# Aim:
Convert all of the data below into a numbered list, and drop any blank lines.

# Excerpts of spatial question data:
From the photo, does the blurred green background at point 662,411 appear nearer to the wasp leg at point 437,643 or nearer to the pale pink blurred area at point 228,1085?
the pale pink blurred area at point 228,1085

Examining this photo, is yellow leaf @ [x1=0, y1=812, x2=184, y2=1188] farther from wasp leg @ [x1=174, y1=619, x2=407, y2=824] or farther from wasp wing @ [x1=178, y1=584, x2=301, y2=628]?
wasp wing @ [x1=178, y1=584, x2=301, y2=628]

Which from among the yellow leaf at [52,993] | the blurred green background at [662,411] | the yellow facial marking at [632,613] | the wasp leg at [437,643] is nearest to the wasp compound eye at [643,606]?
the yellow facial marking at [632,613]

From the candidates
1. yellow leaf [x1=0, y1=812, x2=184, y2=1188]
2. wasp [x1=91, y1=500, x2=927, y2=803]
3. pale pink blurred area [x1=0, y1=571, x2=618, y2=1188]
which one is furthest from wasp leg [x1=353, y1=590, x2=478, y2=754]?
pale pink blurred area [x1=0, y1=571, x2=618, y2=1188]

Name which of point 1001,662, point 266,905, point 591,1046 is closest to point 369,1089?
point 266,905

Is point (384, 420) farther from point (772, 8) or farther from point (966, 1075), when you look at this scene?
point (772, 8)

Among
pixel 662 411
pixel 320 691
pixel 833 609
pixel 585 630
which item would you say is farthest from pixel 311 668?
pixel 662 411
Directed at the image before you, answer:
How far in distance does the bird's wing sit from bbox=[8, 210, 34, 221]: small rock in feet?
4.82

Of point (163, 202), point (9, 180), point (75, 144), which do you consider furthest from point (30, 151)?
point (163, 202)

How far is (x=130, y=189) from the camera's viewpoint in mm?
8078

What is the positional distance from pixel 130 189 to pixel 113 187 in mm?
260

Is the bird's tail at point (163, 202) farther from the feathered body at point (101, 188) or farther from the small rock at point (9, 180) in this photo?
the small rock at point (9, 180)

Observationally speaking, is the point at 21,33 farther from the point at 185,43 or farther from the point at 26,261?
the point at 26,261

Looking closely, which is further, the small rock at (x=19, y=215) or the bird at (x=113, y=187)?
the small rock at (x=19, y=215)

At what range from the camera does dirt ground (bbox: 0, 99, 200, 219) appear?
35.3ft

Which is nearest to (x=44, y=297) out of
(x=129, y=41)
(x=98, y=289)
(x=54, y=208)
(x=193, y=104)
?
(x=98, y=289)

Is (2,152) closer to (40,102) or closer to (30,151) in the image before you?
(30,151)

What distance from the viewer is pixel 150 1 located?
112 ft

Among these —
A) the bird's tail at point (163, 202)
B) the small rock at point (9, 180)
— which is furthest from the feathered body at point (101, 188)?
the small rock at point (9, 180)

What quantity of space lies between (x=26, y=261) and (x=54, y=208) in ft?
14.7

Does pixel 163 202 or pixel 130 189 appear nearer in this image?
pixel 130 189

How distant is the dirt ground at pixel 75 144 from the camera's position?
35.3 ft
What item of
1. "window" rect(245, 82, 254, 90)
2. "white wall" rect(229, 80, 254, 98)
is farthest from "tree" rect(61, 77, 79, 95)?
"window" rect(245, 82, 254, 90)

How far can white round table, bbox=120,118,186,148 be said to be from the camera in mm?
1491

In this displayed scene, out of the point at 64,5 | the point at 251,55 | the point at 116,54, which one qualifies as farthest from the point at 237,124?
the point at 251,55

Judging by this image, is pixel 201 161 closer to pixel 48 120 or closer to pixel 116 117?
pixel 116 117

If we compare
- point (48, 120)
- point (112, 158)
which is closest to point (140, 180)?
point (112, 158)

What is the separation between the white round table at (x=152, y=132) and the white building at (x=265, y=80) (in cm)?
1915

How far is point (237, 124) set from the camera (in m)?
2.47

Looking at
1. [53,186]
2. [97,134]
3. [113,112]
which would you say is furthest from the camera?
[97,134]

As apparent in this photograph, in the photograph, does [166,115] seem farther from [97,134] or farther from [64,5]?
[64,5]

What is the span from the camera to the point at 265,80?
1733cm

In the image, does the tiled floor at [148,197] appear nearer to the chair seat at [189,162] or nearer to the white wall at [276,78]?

# The solution:
1. From the photo, does the blurred green background at point 662,411 appear nearer to the wasp leg at point 437,643 or nearer to the pale pink blurred area at point 228,1085?
2. the pale pink blurred area at point 228,1085
3. Examining this photo, is yellow leaf @ [x1=0, y1=812, x2=184, y2=1188] farther from wasp leg @ [x1=174, y1=619, x2=407, y2=824] or farther from wasp wing @ [x1=178, y1=584, x2=301, y2=628]?
4. wasp wing @ [x1=178, y1=584, x2=301, y2=628]
5. Which from among the yellow leaf at [52,993] | the blurred green background at [662,411] | the yellow facial marking at [632,613] | the wasp leg at [437,643] is nearest to the wasp compound eye at [643,606]?
6. the yellow facial marking at [632,613]
7. From the candidates
8. 1. yellow leaf [x1=0, y1=812, x2=184, y2=1188]
9. 2. wasp [x1=91, y1=500, x2=927, y2=803]
10. 3. pale pink blurred area [x1=0, y1=571, x2=618, y2=1188]
11. which one is furthest from wasp leg [x1=353, y1=590, x2=478, y2=754]?
12. pale pink blurred area [x1=0, y1=571, x2=618, y2=1188]
13. Name which of point 1001,662, point 266,905, point 591,1046 is closest to point 369,1089?
14. point 266,905
15. Is point (384, 420) farther from point (772, 8) or farther from point (966, 1075), when you look at this scene?
16. point (772, 8)
17. Among
18. pixel 662 411
19. pixel 320 691
20. pixel 833 609
21. pixel 585 630
22. which item would you say is farthest from pixel 311 668?
23. pixel 662 411
24. Directed at the image before you, answer:
25. How far in distance does the bird's wing sit from bbox=[8, 210, 34, 221]: small rock in feet?
26. 4.82
27. Of point (163, 202), point (9, 180), point (75, 144), which do you consider furthest from point (30, 151)?
28. point (163, 202)
29. How far is (x=130, y=189) from the camera's viewpoint in mm?
30. 8078
31. What is the positional distance from pixel 130 189 to pixel 113 187 in mm?
32. 260
33. Is the bird's tail at point (163, 202) farther from the feathered body at point (101, 188) or farther from the small rock at point (9, 180) in this photo?
34. the small rock at point (9, 180)
35. Observationally speaking, is the point at 21,33 farther from the point at 185,43 or farther from the point at 26,261?
36. the point at 26,261
37. Looking closely, which is further, the small rock at (x=19, y=215) or the bird at (x=113, y=187)?
38. the small rock at (x=19, y=215)
39. At what range from the camera does dirt ground (bbox: 0, 99, 200, 219) appear?
40. 35.3ft
41. Which is nearest to (x=44, y=297) out of
42. (x=129, y=41)
43. (x=98, y=289)
44. (x=54, y=208)
45. (x=193, y=104)
46. ?
47. (x=98, y=289)
48. Is (2,152) closer to (40,102) or closer to (30,151) in the image before you?
49. (30,151)
50. What distance from the viewer is pixel 150 1 located?
51. 112 ft
52. Among these —
53. A) the bird's tail at point (163, 202)
54. B) the small rock at point (9, 180)
55. — which is furthest from the feathered body at point (101, 188)?
56. the small rock at point (9, 180)
57. What quantity of space lies between (x=26, y=261) and (x=54, y=208) in ft?
58. 14.7
59. Does pixel 163 202 or pixel 130 189 appear nearer in this image?
60. pixel 130 189
61. How distant is the dirt ground at pixel 75 144 from the camera's position?
62. 35.3 ft
63. What item of
64. 1. "window" rect(245, 82, 254, 90)
65. 2. "white wall" rect(229, 80, 254, 98)
66. is farthest from "tree" rect(61, 77, 79, 95)?
67. "window" rect(245, 82, 254, 90)
68. How far can white round table, bbox=120,118,186,148 be said to be from the camera in mm?
69. 1491
70. In this displayed scene, out of the point at 64,5 | the point at 251,55 | the point at 116,54, which one qualifies as farthest from the point at 237,124?
71. the point at 251,55
72. Judging by this image, is pixel 201 161 closer to pixel 48 120 or closer to pixel 116 117?
73. pixel 116 117
74. If we compare
75. - point (48, 120)
76. - point (112, 158)
77. which is closest to point (140, 180)?
78. point (112, 158)
79. What is the separation between the white round table at (x=152, y=132) and the white building at (x=265, y=80) (in cm)?
80. 1915
81. How far is point (237, 124) set from the camera (in m)?
82. 2.47
83. Looking at
84. 1. [53,186]
85. 2. [97,134]
86. 3. [113,112]
87. which would you say is furthest from the camera?
88. [97,134]
89. As apparent in this photograph, in the photograph, does [166,115] seem farther from [97,134] or farther from [64,5]?
90. [64,5]
91. What is the span from the camera to the point at 265,80?
92. 1733cm
93. In the image, does the tiled floor at [148,197] appear nearer to the chair seat at [189,162] or nearer to the white wall at [276,78]?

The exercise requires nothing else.